By 616th Special Information Battalion and Wuhuo. Released in Japan as “Doushitemo Hametsushitakunai Akuyaku Reijou ga Gendai Heiki wo Te ni Shita Kekka ga Kore desu” by K Lanove Books. Released in North America by J-Novel Club. Translated by Shaun Cook.
This is, as of my writing of this review, the latest volume in the series, and it’s been about a year and a half since it came out in Japan. I know that fans here in the English-speaking world tend to dislike those sorts of books, wondering why publishers would license it when it grinds to an unfinished halt. (The answer is almost always “because it was still ongoing when they licensed it”, in case you were wondering.) But yes, nothing is really resolved in this volume either – we’ve gotten up to the point where the “game” part of this would start, where the heroine is about to arrive at Astrid’s school. That said, I’m not exactly crying if this is all we’re going to get. The author loves writing morally bankrupt heroines, and even in a villainess light novel, a genre I’m particularly soft on, I think I’m starting to reach my limit with Astrid’s evil antics.

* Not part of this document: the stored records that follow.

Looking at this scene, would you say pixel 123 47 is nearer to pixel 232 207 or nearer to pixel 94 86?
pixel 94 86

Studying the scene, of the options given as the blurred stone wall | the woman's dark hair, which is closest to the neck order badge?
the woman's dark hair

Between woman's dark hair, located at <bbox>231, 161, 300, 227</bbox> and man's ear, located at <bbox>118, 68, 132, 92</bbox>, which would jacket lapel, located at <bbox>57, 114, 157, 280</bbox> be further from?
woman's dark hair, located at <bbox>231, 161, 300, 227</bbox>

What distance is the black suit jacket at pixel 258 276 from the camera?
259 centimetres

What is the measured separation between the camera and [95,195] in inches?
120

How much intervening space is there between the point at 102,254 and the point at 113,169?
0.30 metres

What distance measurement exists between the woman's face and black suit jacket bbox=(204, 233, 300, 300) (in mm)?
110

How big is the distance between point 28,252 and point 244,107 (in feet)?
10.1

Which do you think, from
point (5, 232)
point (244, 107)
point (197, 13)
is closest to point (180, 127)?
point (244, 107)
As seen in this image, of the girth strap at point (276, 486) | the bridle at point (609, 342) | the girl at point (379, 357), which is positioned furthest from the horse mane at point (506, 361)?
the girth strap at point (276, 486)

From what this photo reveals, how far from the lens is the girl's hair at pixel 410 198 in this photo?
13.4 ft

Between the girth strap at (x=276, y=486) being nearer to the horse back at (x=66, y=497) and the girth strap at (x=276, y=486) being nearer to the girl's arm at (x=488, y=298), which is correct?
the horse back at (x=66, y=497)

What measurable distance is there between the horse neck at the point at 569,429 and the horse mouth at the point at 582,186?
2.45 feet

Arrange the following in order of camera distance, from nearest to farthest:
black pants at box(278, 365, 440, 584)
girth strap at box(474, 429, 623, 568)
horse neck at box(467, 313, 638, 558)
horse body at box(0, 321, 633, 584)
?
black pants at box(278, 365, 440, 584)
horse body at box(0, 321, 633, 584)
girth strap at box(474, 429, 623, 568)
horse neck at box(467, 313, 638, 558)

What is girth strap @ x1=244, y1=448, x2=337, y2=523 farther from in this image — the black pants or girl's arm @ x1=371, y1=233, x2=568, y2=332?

Astrid is still trying to figure out ways to avoid her fate (but not realizing that everyone loves her – it’s that sort of genre). She’s socking money away in a separate non-family bank account in case she has to go on the run. She’s getting familiars who are far more powerful than mere fairies. She’s conducting experiments on other students to see if they will murder small animals just because she tells them to. There’s a beach episode! You know, the usual stuff. Even as she tries her hardest to learn better magic/get more firepower, the world edges closer to the actual war that will likely trigger these events. And even her grades aren’t assured anymore, as she’s reaching the limits of what her previous life can achieve and realizing that science in another world is hard.
There are some cool set pieces in this. Astrid’s battle with the fenrir is pretty cool, and he seems to be a cool wolf familiar, albeit one that doesn’t really care if she’s got no soul. It is occasionally amusing seeing Iris having to deal with her friend’s crushes, and trying to help them along by drugging the crush to get a result… but not TOO much. Astrid’s mother, again, seems to know exactly what her daughter is doing despite Astrid’s best efforts to conceal it, and I wish we’d see her more than once a book. But yeah, I think I have reached my limit on watching “what if the villainess reincarnated decides to be more villainous” as a plotline. It doesn’t help that there are other areas of the book also starting to annoy me – Iris’ former bullies are now stealing her used underwear, because nothing says teenage lesbian crush like making it creepy.
This author pretty much does this type of character, regardless of the genre, and if you enjoy Her Majesty’s Swarm you’ll probably like this as well. If you like Villainess books, though, feel free to stop, as I’m going to.